-- Recorded information follows --

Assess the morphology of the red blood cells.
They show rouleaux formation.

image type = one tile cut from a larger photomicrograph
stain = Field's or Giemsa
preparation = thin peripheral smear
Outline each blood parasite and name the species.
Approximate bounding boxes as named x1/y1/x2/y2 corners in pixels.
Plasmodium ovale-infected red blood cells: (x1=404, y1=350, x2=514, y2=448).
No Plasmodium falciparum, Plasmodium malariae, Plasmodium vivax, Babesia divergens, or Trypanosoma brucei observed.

-- Recorded information concluded --

Your assignment: Return only those lines that run from the one containing "stain = Field's or Giemsa" through the end of the entries, keeping each exactly as written.

Response area:
stain = Field's or Giemsa
preparation = thin peripheral smear
Outline each blood parasite and name the species.
Approximate bounding boxes as named x1/y1/x2/y2 corners in pixels.
Plasmodium ovale-infected red blood cells: (x1=404, y1=350, x2=514, y2=448).
No Plasmodium falciparum, Plasmodium malariae, Plasmodium vivax, Babesia divergens, or Trypanosoma brucei observed.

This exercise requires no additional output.